● EXTRAIT DU DOCUMENT:
::::

Enfiler un maillot et fouler les terrains chaque week-end est le quotidien de Marjorie Monceaux, Alwena Siutaula et Léa Kayabalian. Rencontre avec trois joueuses de rugby qui nous livrent leurs expériences de sportives.
Quel est votre parcours sportif ?
Marjorie : J’ai débuté le rugby en 2007 avant la Coupe du monde en France. Je ne fais pas partie de la vague post-compétition. J’ai commencé car j’avais reçu un flyer dans ma boîte aux lettres et comme ma famille est dans l’univers du rugby, je me suis lancée. J’ai débuté le rugby à Chambéry, puis je suis passée par Grenoble. Aujourd’hui, je joue au SMUC, à Marseille. Je suis talonneuse, même si j’ai pas mal alterné avec le poste de demi de mêlée. J’ai été championne de France UNSS au lycée, vice-championne de France Elite à 10 en universitaire et j’ai remporté un titre de championne de France à 7 avec Grenoble.
Alwena : J’ai commencé par le basket que j’ai pratiqué pendant 6 ans. J’ai débuté le rugby en 2015 avec l’UNSS, puis au club de Vitré avant d’aller jouer avec les féminines du Stade Rennais en 2016. J’ai débuté en cadette, puis en Fédérale 1. Aujourd’hui, je joue avec l’effectif d’Élite 1 (première division, ndlr) en tant que troisième ligne, et je fais quelques piges en deuxième ligne.
Léa : J’ai commencé le rugby à 8 ans à Unieux dans la Loire, avec les garçons avant de jouer avec les filles. Quand je suis arrivée en sénior, il n’y avait pas de section féminine dans mon club. Avec les mamans et les femmes de joueurs, une section féminine s’est lancée. C’est comme ça que j’ai pu continuer dans mon club formateur, celui le plus proche dans ma catégorie était à 45 minutes de route. Je suis partie faire mes études à Lyon, où je joue au LOU depuis cinq ans. Dès mon arrivée, nous avons été championnes de France. Je joue à l’aile depuis deux saisons, alors que cela faisait 17 ans que j’évoluais au poste de demi de mêlée.
Comment associez-vous vie professionnelle, d’étudiante et de joueuse ?
Marjorie : Je m’entraîne deux fois par semaine. Le rythme n’a plus rien à voir avec celui que j’ai connu. A Grenoble, je m’entrainais tous les jours avec des études prenantes. Je courais à droite et à gauche. Je n’ai pas eu le choix. J’ai aussi dû prendre un job étudiant et faire un choix qui n’a pas été celui du rugby. Maintenant, les entraînements sont en fonction des disponibilités : la seule obligation est celle des deux jours par semaine avec deux heures de terrain. Tout cela demande de l’organisation. Tout doit être fait pour ne pas perdre de temps, il faut anticiper et tout préparer pour le lendemain.

::::

● DONNÉES RECUEILLIES:

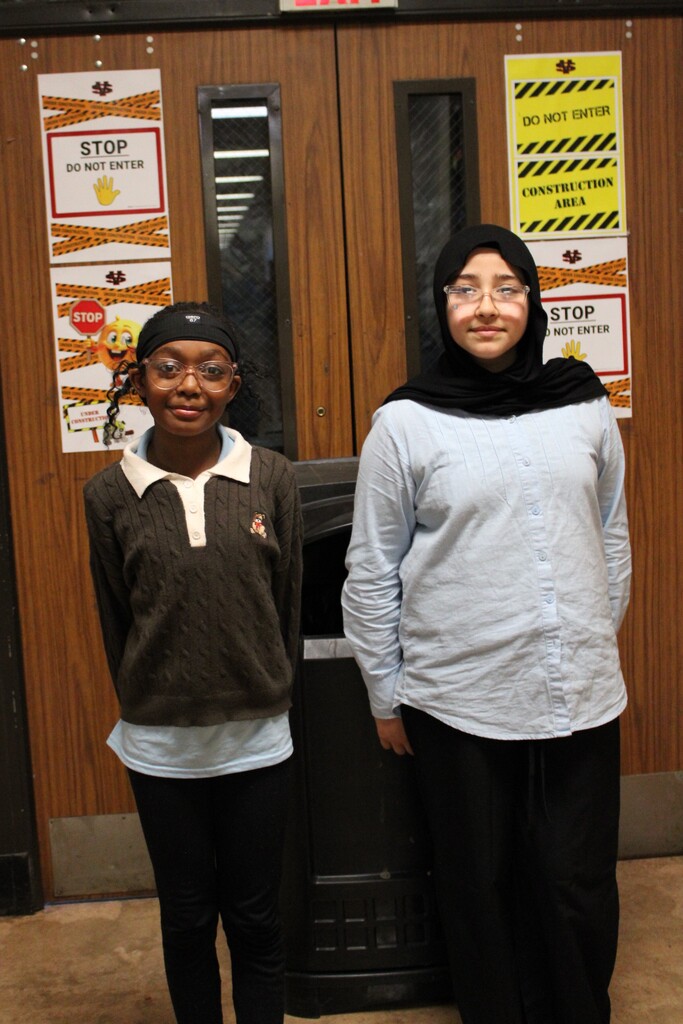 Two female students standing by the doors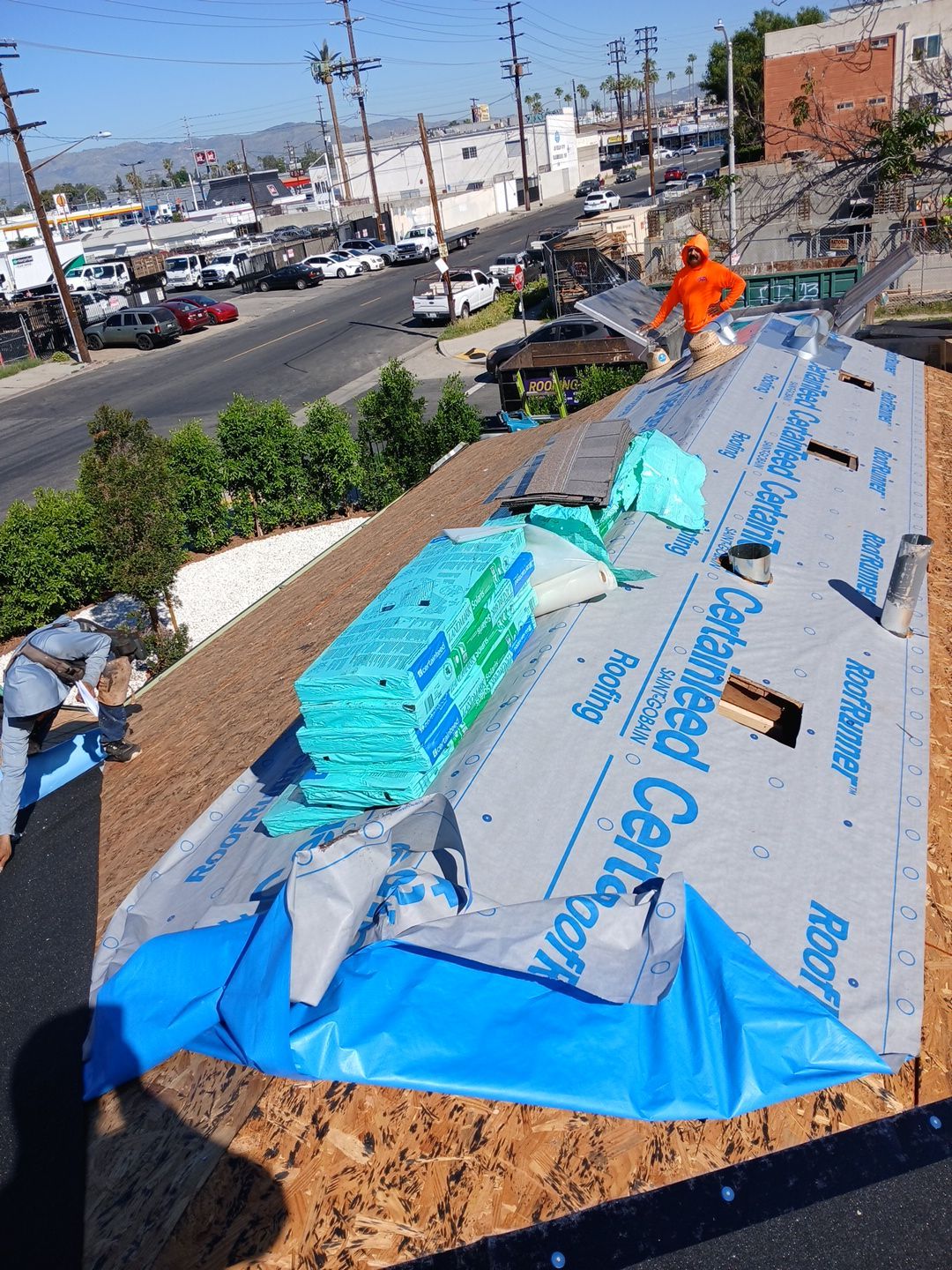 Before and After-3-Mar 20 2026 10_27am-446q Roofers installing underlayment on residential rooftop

::::

● CONSIGNES:
**a)** Dans l'entretien avec les joueuses de rugby, en quelle année Marjorie a-t-elle commencé ce sport ?
**b)** Recopiez l'entretien avec les joueuses de rugby depuis « Enfiler un maillot » jusqu'à « expériences de sportives. » inclus.
**c)** Poursuivez l'entretien avec les joueuses de rugby à partir de sa dernière phrase.

● CORRIGÉ:
**a)** En 2007, avant la Coupe du monde en France.

**b)**
Enfiler un maillot et fouler les terrains chaque week-end est le quotidien de Marjorie Monceaux, Alwena Siutaula et Léa Kayabalian. Rencontre avec trois joueuses de rugby qui nous livrent leurs expériences de sportives.

**c)**
Alwena : A la fac, je jonglais entre les cours de STAPS, les entraînements universitaires et un job étudiant. Je risquais de ne pas pouvoir jouer le week-end à cause de ce job. Maintenant que j’ai un salaire plus stable, c’est plus facile qu’il y a quelques années. Pour tout concilier, il faut s’organiser, sinon c’est injouable. Il faut essayer de trouver un rythme. Je m’entraîne uniquement sur terrain, sans préparation physique, c’est difficile. Je n’ai pas toujours le temps pour une séance de musculation à la pause déjeuner. C’est le travail qui prime. Mon heure de musculation, c’est mon heure de route.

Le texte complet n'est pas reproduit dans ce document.